:: REQUIRED TASK ::
Leaving out the pictures, transcribe all of the records faithfully.

# # # # # # #

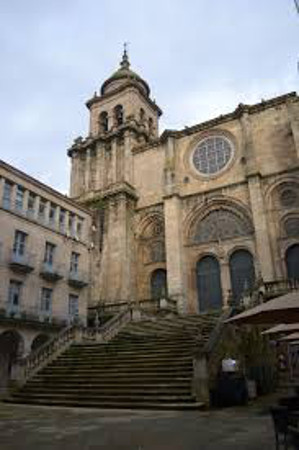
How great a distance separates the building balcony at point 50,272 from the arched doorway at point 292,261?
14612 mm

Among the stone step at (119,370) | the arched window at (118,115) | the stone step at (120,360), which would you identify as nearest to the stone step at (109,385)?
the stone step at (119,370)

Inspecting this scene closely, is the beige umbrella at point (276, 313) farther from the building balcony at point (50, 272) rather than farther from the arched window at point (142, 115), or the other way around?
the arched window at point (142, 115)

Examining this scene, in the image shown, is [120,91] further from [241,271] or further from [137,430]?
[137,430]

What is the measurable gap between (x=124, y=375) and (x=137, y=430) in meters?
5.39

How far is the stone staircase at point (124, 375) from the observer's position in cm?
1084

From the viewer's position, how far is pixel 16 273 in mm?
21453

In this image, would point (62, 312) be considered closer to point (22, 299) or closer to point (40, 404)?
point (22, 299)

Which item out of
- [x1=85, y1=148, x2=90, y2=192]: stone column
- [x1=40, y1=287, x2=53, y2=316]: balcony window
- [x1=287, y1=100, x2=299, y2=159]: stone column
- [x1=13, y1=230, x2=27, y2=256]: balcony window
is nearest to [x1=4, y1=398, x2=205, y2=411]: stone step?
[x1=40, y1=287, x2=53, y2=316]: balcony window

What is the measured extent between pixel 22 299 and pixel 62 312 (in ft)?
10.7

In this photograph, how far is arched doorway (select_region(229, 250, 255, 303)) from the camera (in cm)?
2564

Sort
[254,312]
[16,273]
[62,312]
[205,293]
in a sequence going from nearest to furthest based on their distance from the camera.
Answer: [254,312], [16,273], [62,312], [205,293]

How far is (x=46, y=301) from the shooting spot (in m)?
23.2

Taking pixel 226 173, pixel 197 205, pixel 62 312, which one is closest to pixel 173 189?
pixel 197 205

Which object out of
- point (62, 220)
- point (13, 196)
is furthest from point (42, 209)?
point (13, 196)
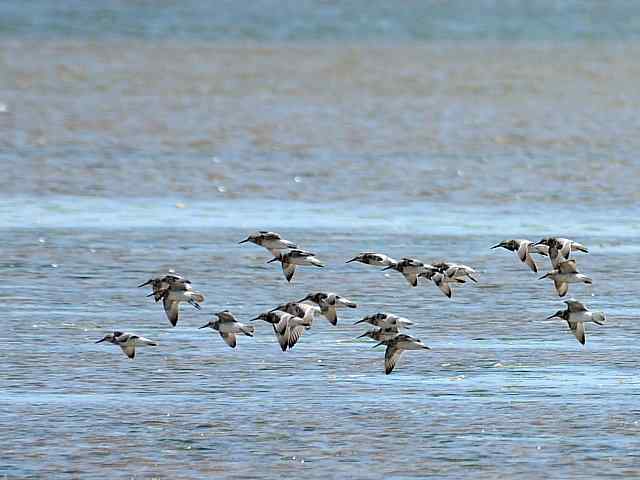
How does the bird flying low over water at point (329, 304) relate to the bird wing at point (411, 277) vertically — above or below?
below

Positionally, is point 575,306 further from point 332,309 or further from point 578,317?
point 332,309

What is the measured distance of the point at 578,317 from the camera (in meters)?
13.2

# # # # # # #

:: RESULT OF THE TASK ::
How great a distance separates the building balcony at point 50,272 from the arched doorway at point 292,261?
14612 mm

Among the stone step at (119,370) | the arched window at (118,115) | the stone step at (120,360), which would you identify as nearest to the stone step at (109,385)?
the stone step at (119,370)

Inspecting this scene closely, is the beige umbrella at point (276, 313) farther from the building balcony at point (50, 272) rather than farther from the arched window at point (142, 115), or the other way around?
the arched window at point (142, 115)

Examining this scene, in the image shown, is [120,91] further from [241,271] or further from [137,430]?
[137,430]

What is the measurable gap between (x=124, y=375) and (x=137, y=430) in meters?
5.39

How far is the stone staircase at point (124, 375) from the observer's position in cm?
1084

From the viewer's position, how far is pixel 16 273 in mm?
21453

In this image, would point (62, 312) be considered closer to point (22, 299) or closer to point (40, 404)?
point (22, 299)

Which item out of
- [x1=85, y1=148, x2=90, y2=192]: stone column
- [x1=40, y1=287, x2=53, y2=316]: balcony window
- [x1=287, y1=100, x2=299, y2=159]: stone column
- [x1=13, y1=230, x2=27, y2=256]: balcony window
is nearest to [x1=4, y1=398, x2=205, y2=411]: stone step?
[x1=40, y1=287, x2=53, y2=316]: balcony window

What is the measured extent between pixel 22 299 and pixel 62 312 (in ft)?
10.7

In this photograph, how far is arched doorway (select_region(229, 250, 255, 303)) from the camera (in cm)?
2564

Sort
[254,312]
[16,273]
[62,312]
[205,293]
in a sequence going from nearest to furthest based on their distance from the camera.
Answer: [254,312], [16,273], [62,312], [205,293]

How far is (x=46, y=301) from the shooting spot (in m)?
23.2

Taking pixel 226 173, pixel 197 205, pixel 62 312, which one is closest to pixel 173 189?
pixel 197 205

Which object out of
- point (62, 220)
- point (13, 196)
is furthest from point (42, 209)?
point (13, 196)
How does the bird flying low over water at point (329, 304) relate to the bird wing at point (411, 277) vertically — above or below?
below

Positionally, is point 575,306 further from point 332,309 or further from point 578,317?
point 332,309

What is the measured distance of the point at 578,317 from the camera (in meters)?
13.2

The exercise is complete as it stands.